The key Richard Sybert told authorities he gave Joni Clements was found near her body and opened the front door. Twenty-two caliber shell casings were found nearby.

The night of the murder, a couple saw a tall, slender man running from near the Clements’ home and saw him jump into a champagne-colored car on Leverett Road. The car, which had one white panel that did not match the rest of the vehicle, belonged to Robert Sybert.

Richard Sybert told authorities he had gone to the Clements home to kill her Feb. 1 but found Jordi Clements inside. Sybert pulled the door shut and ran.

The physical description Jordi Clements gave police of the intruder Feb. 1 matched the description of the man the couple saw run and jump in the vehicle the night of the murder.

Robert Sybert told police he drove his son to the Clements home on both days -- dropping him off and picking him up again. Robert Sybert also told authorities Clements asked him to kill his wife “more times than he can remember” but that he could not do it.

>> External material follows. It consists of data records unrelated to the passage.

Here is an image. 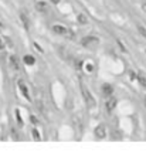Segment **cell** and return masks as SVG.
Wrapping results in <instances>:
<instances>
[{
    "mask_svg": "<svg viewBox=\"0 0 146 156\" xmlns=\"http://www.w3.org/2000/svg\"><path fill=\"white\" fill-rule=\"evenodd\" d=\"M30 119H31V122L34 123V125H36V123L38 122V121H37V118H36V116H31V118H30Z\"/></svg>",
    "mask_w": 146,
    "mask_h": 156,
    "instance_id": "ffe728a7",
    "label": "cell"
},
{
    "mask_svg": "<svg viewBox=\"0 0 146 156\" xmlns=\"http://www.w3.org/2000/svg\"><path fill=\"white\" fill-rule=\"evenodd\" d=\"M81 92H82V97H84V99H85V102H87V105L88 107H91V108H94L95 105H97V101H95V98L92 97V94L89 92V90L87 88L84 84L81 82Z\"/></svg>",
    "mask_w": 146,
    "mask_h": 156,
    "instance_id": "7a4b0ae2",
    "label": "cell"
},
{
    "mask_svg": "<svg viewBox=\"0 0 146 156\" xmlns=\"http://www.w3.org/2000/svg\"><path fill=\"white\" fill-rule=\"evenodd\" d=\"M16 118H17V123H19V126H23V121H21V116H20V112L19 111L16 112Z\"/></svg>",
    "mask_w": 146,
    "mask_h": 156,
    "instance_id": "2e32d148",
    "label": "cell"
},
{
    "mask_svg": "<svg viewBox=\"0 0 146 156\" xmlns=\"http://www.w3.org/2000/svg\"><path fill=\"white\" fill-rule=\"evenodd\" d=\"M17 84H19V88H20L21 92H23V95H24V98L30 101V95H29V91H27V87H26L24 81H23V80H19V82H17Z\"/></svg>",
    "mask_w": 146,
    "mask_h": 156,
    "instance_id": "8992f818",
    "label": "cell"
},
{
    "mask_svg": "<svg viewBox=\"0 0 146 156\" xmlns=\"http://www.w3.org/2000/svg\"><path fill=\"white\" fill-rule=\"evenodd\" d=\"M73 125H74V129L81 135V132H82V123H81V119L78 118V116H74L73 118Z\"/></svg>",
    "mask_w": 146,
    "mask_h": 156,
    "instance_id": "5b68a950",
    "label": "cell"
},
{
    "mask_svg": "<svg viewBox=\"0 0 146 156\" xmlns=\"http://www.w3.org/2000/svg\"><path fill=\"white\" fill-rule=\"evenodd\" d=\"M78 21H80L81 24H87V23H88V19H87L84 14H80V16H78Z\"/></svg>",
    "mask_w": 146,
    "mask_h": 156,
    "instance_id": "9a60e30c",
    "label": "cell"
},
{
    "mask_svg": "<svg viewBox=\"0 0 146 156\" xmlns=\"http://www.w3.org/2000/svg\"><path fill=\"white\" fill-rule=\"evenodd\" d=\"M74 67H75V68H81L82 61H80V60H74Z\"/></svg>",
    "mask_w": 146,
    "mask_h": 156,
    "instance_id": "e0dca14e",
    "label": "cell"
},
{
    "mask_svg": "<svg viewBox=\"0 0 146 156\" xmlns=\"http://www.w3.org/2000/svg\"><path fill=\"white\" fill-rule=\"evenodd\" d=\"M23 61H24L27 66H33V64L36 62V60H34V57H33V55H24Z\"/></svg>",
    "mask_w": 146,
    "mask_h": 156,
    "instance_id": "7c38bea8",
    "label": "cell"
},
{
    "mask_svg": "<svg viewBox=\"0 0 146 156\" xmlns=\"http://www.w3.org/2000/svg\"><path fill=\"white\" fill-rule=\"evenodd\" d=\"M112 92H114L112 85H109V84H104V85H102V94L105 95V97H111Z\"/></svg>",
    "mask_w": 146,
    "mask_h": 156,
    "instance_id": "9c48e42d",
    "label": "cell"
},
{
    "mask_svg": "<svg viewBox=\"0 0 146 156\" xmlns=\"http://www.w3.org/2000/svg\"><path fill=\"white\" fill-rule=\"evenodd\" d=\"M138 30H139V33H141V34L143 36V37L146 38V27H145V26L138 24Z\"/></svg>",
    "mask_w": 146,
    "mask_h": 156,
    "instance_id": "5bb4252c",
    "label": "cell"
},
{
    "mask_svg": "<svg viewBox=\"0 0 146 156\" xmlns=\"http://www.w3.org/2000/svg\"><path fill=\"white\" fill-rule=\"evenodd\" d=\"M94 133H95V136H97L98 139H104L106 136V129L104 125H99V126L95 128V131H94Z\"/></svg>",
    "mask_w": 146,
    "mask_h": 156,
    "instance_id": "277c9868",
    "label": "cell"
},
{
    "mask_svg": "<svg viewBox=\"0 0 146 156\" xmlns=\"http://www.w3.org/2000/svg\"><path fill=\"white\" fill-rule=\"evenodd\" d=\"M145 105H146V98H145Z\"/></svg>",
    "mask_w": 146,
    "mask_h": 156,
    "instance_id": "cb8c5ba5",
    "label": "cell"
},
{
    "mask_svg": "<svg viewBox=\"0 0 146 156\" xmlns=\"http://www.w3.org/2000/svg\"><path fill=\"white\" fill-rule=\"evenodd\" d=\"M129 74H130V80H135V78H136V74H135L134 71H130Z\"/></svg>",
    "mask_w": 146,
    "mask_h": 156,
    "instance_id": "d6986e66",
    "label": "cell"
},
{
    "mask_svg": "<svg viewBox=\"0 0 146 156\" xmlns=\"http://www.w3.org/2000/svg\"><path fill=\"white\" fill-rule=\"evenodd\" d=\"M138 80H139V82H141V85L143 87V88H146V74L143 73V71H141V73H138Z\"/></svg>",
    "mask_w": 146,
    "mask_h": 156,
    "instance_id": "30bf717a",
    "label": "cell"
},
{
    "mask_svg": "<svg viewBox=\"0 0 146 156\" xmlns=\"http://www.w3.org/2000/svg\"><path fill=\"white\" fill-rule=\"evenodd\" d=\"M10 64L14 70H19V60H17L16 55H10Z\"/></svg>",
    "mask_w": 146,
    "mask_h": 156,
    "instance_id": "8fae6325",
    "label": "cell"
},
{
    "mask_svg": "<svg viewBox=\"0 0 146 156\" xmlns=\"http://www.w3.org/2000/svg\"><path fill=\"white\" fill-rule=\"evenodd\" d=\"M4 48V44H3V41H2V38H0V50H3Z\"/></svg>",
    "mask_w": 146,
    "mask_h": 156,
    "instance_id": "44dd1931",
    "label": "cell"
},
{
    "mask_svg": "<svg viewBox=\"0 0 146 156\" xmlns=\"http://www.w3.org/2000/svg\"><path fill=\"white\" fill-rule=\"evenodd\" d=\"M51 2H53L54 4H58V2H60V0H51Z\"/></svg>",
    "mask_w": 146,
    "mask_h": 156,
    "instance_id": "7402d4cb",
    "label": "cell"
},
{
    "mask_svg": "<svg viewBox=\"0 0 146 156\" xmlns=\"http://www.w3.org/2000/svg\"><path fill=\"white\" fill-rule=\"evenodd\" d=\"M36 9H37V12L43 13V14L48 12V6H47V3H44V2H37Z\"/></svg>",
    "mask_w": 146,
    "mask_h": 156,
    "instance_id": "ba28073f",
    "label": "cell"
},
{
    "mask_svg": "<svg viewBox=\"0 0 146 156\" xmlns=\"http://www.w3.org/2000/svg\"><path fill=\"white\" fill-rule=\"evenodd\" d=\"M33 136H34V139L36 140L40 139V135H38V131H37V129H33Z\"/></svg>",
    "mask_w": 146,
    "mask_h": 156,
    "instance_id": "ac0fdd59",
    "label": "cell"
},
{
    "mask_svg": "<svg viewBox=\"0 0 146 156\" xmlns=\"http://www.w3.org/2000/svg\"><path fill=\"white\" fill-rule=\"evenodd\" d=\"M115 107H116V99L111 95L109 99H108V102H106V111L108 112H112L115 109Z\"/></svg>",
    "mask_w": 146,
    "mask_h": 156,
    "instance_id": "52a82bcc",
    "label": "cell"
},
{
    "mask_svg": "<svg viewBox=\"0 0 146 156\" xmlns=\"http://www.w3.org/2000/svg\"><path fill=\"white\" fill-rule=\"evenodd\" d=\"M81 43L84 47H87V48H89V50H94L99 45V38L94 37V36H87V37H84L81 40Z\"/></svg>",
    "mask_w": 146,
    "mask_h": 156,
    "instance_id": "3957f363",
    "label": "cell"
},
{
    "mask_svg": "<svg viewBox=\"0 0 146 156\" xmlns=\"http://www.w3.org/2000/svg\"><path fill=\"white\" fill-rule=\"evenodd\" d=\"M142 9H143V10H145V12H146V3H145V4H143V6H142Z\"/></svg>",
    "mask_w": 146,
    "mask_h": 156,
    "instance_id": "603a6c76",
    "label": "cell"
},
{
    "mask_svg": "<svg viewBox=\"0 0 146 156\" xmlns=\"http://www.w3.org/2000/svg\"><path fill=\"white\" fill-rule=\"evenodd\" d=\"M53 31L54 33H57L58 36H62V37L68 38V40H73V38L75 37V34H74L73 30L68 29V27H65V26H61V24L53 26Z\"/></svg>",
    "mask_w": 146,
    "mask_h": 156,
    "instance_id": "6da1fadb",
    "label": "cell"
},
{
    "mask_svg": "<svg viewBox=\"0 0 146 156\" xmlns=\"http://www.w3.org/2000/svg\"><path fill=\"white\" fill-rule=\"evenodd\" d=\"M20 17H21V21H23V24H24V27H26V29H29L30 26H29V20H27V16H26L24 13H21Z\"/></svg>",
    "mask_w": 146,
    "mask_h": 156,
    "instance_id": "4fadbf2b",
    "label": "cell"
}]
</instances>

Authorities have a record of cell phone calls between Robert Sybert and Eddy Clements on Feb. 1 and the day of the murder. Robert Sybert initially told police the calls were in reference to arranging for the family pool to be cleaned. Clements said the same.

A co-worker told police Clements asked him in 2006 if he knew anyone who could take care of his wife, which the co-worker believed meant to have her killed.

A drawing for a silencer was found in Eddy Clements’ toolbox at work. But a co-worker told police he asked Clements to make a silencer for him to kill rodents on his farm.

The trial before Judge Edward D. Lukemire is expected to take one week, with jury selection expected Monday. Hogue said she wasn’t sure whether jury selection would finish in time for opening statements from attorneys. The prosecution has indicated opening statements are expected and possibly witness testimony.